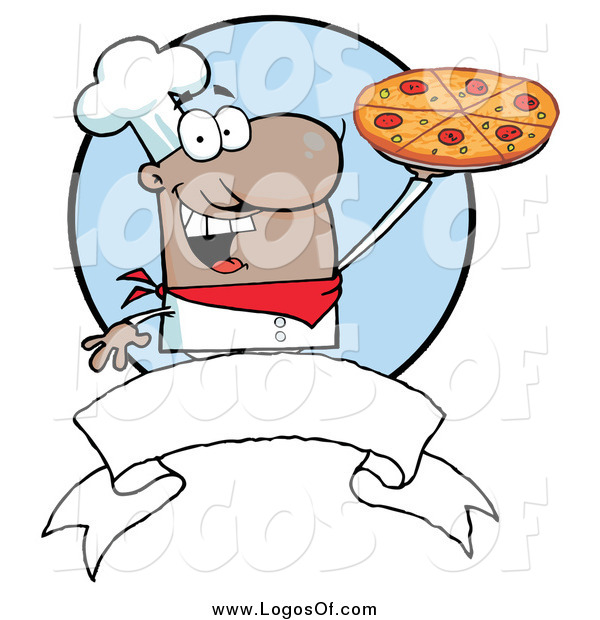 Vector Clipart of a Black Male Chef Holding a Pizza Logo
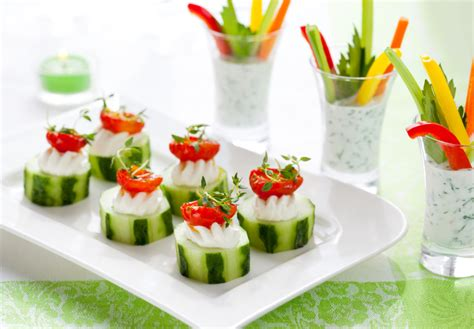 easy christmas appetizers finger foods healthy eating for the holidays news from cooperative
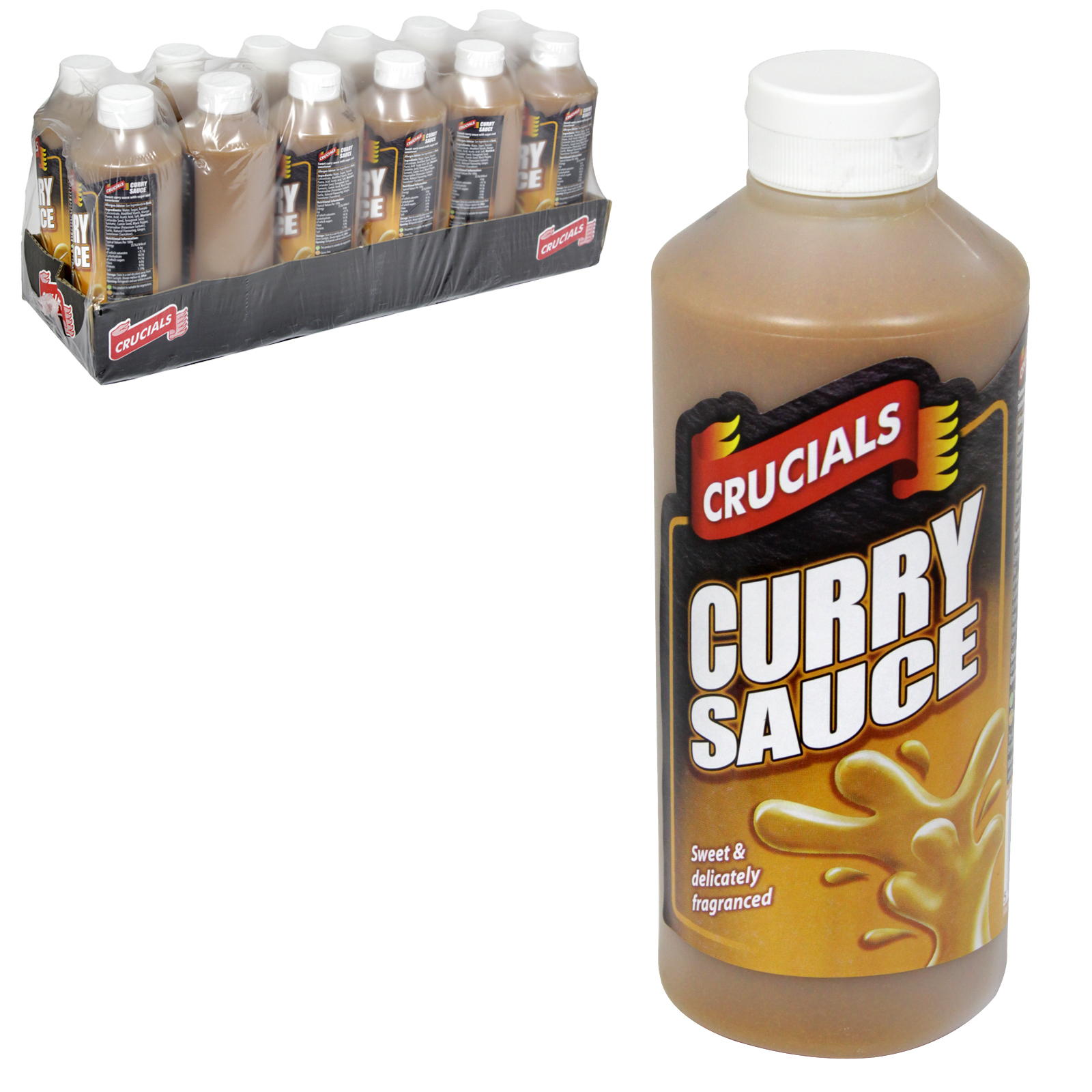 CRUCIALS SQZY 500ML CURRY SAUCE X12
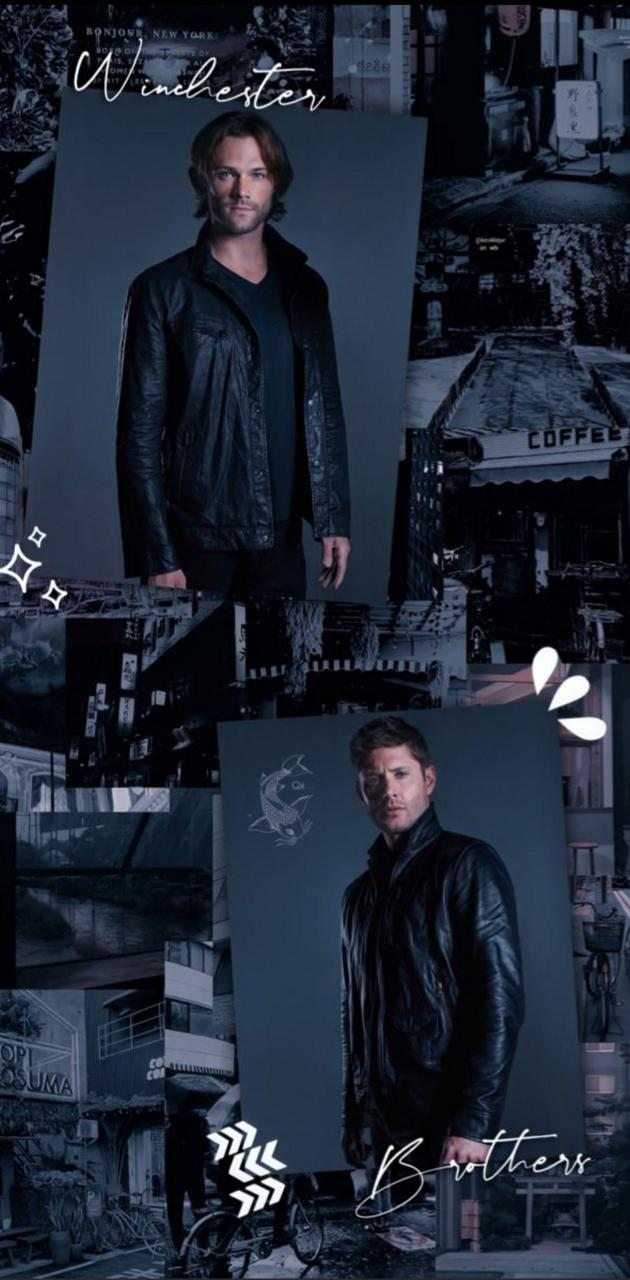 Spn Winchesters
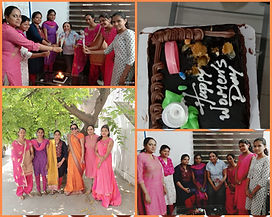 Womens day celeberation at nucot.jpeg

○ ○ ○

* [HOW TO COMPLETE THIS TASK] When printing the entries, leave out the images and keep everything else exact.

* [TASK SOLUTION]
 Vector Clipart of a Black Male Chef Holding a Pizza Logo
 easy christmas appetizers finger foods healthy eating for the holidays news from cooperative
 CRUCIALS SQZY 500ML CURRY SAUCE X12
 Spn Winchesters
 Womens day celeberation at nucot.jpeg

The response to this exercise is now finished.